Acórdão do Tribunal da Relação de Guimarães
Processo:
3553/12.7 TBBCL.G1
Relator: ISABEL ROCHA
Descritores: EXCEPÇÃO DILATÓRIA
CONVITE AO SUPRIMENTO
Nº do Documento: RG
Data do Acordão: 06/19/2014
Votação: UNANIMIDADE
Texto Integral: S
Privacidade: 1
Meio Processual: APELAÇÃO
Decisão: PROCEDENTE
Indicações Eventuais: 1ª SECÇÃO CÍVEL
Sumário: I - O dever de o juiz providenciar pelo suprimento das exceções dilatórias constitui um poder vinculado, de forma a permitir que o processo possa prosseguir com regularidade e possibilitar uma decisão de mérito sobre a pretensão das partes;
II - A omissão de tal poder/dever, constitui nulidade processual nos termos do art.º 195.º do CPC.
Decisão Texto Integral: Acordam os Juízes que constituem a 1.ª secção cível do Tribunal da Relação de Guimarães.

I – RELATÓRIO

A… intentou acção declarativa sob a forma de processo sumário contra M… e marido M… e M…, alegando que: é proprietário de 2 terrenos rústicos; que só agora soube que os primeiros RR, alienaram ao segundo Réu dois prédios: sucede que um dos terrenos alienados confina com um dos seus ditos prédios e, o outro de que é proprietário está onerado com servidão de passagem a favor dos dois prédios vendidos.

Pretende assim exercer por meio da acção o direito de preferência nas compras supra referidas nos termos dos art.ºs 1380.º e 1555.º do CC.

Contestaram os RR arguindo para além do mais a ilegitimidade activa do Autor por não ser o único proprietário dos prédios que refere, que também pertenciam a sua falecida mulher.

Mais alegaram também a sua ilegitimidade passiva por não ter sido demandado o actual proprietário dos prédios que venderam ao segundo Réu que, por sua vez os doou a J… .

O Autor respondeu á contestação, requerendo a intervenção principal provocada dos herdeiros de sua falecida esposa que foi admitida por despacho.

Quanto á ilegitimidade passiva pugnou pela sua inexistência.

Findos os articulados, apenas foi marcada audiência prévia com a finalidade de conciliar as partes, proferir o despacho saneador, determinar os actos de adequação formal e gestão processual considerados pertinentes, delimitar o objecto do litígio e se enunciar os temas da prova, em discussão com as partes.

Na audiência prévia tentou-se sem êxito a conciliação das partes e, de imediato, foi proferida sentença que julgou verificada a excepção da ilegitimidade suscitada pelos RR constantes, absolvendo estes da instância.

Inconformado o Autor interpôs recurso de apelação da sentença, apresentando alegações de onde se extraem as seguintes conclusões:

(…)

Não consta dos autos qualquer resposta ás alegações.

• **Excerto dos dados**
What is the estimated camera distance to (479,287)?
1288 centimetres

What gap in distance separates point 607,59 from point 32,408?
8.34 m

• **Objetivo do exercício**
Imprima sem alterações o trecho do acórdão que vai desde "Findos os articulados, apenas" até "resposta ás alegações.". Os dados não têm qualquer papel aqui.

• **Resolução do problema**
Findos os articulados, apenas foi marcada audiência prévia com a finalidade de conciliar as partes, proferir o despacho saneador, determinar os actos de adequação formal e gestão processual considerados pertinentes, delimitar o objecto do litígio e se enunciar os temas da prova, em discussão com as partes.

Na audiência prévia tentou-se sem êxito a conciliação das partes e, de imediato, foi proferida sentença que julgou verificada a excepção da ilegitimidade suscitada pelos RR constantes, absolvendo estes da instância.

Inconformado o Autor interpôs recurso de apelação da sentença, apresentando alegações de onde se extraem as seguintes conclusões:

(…)

Não consta dos autos qualquer resposta ás alegações.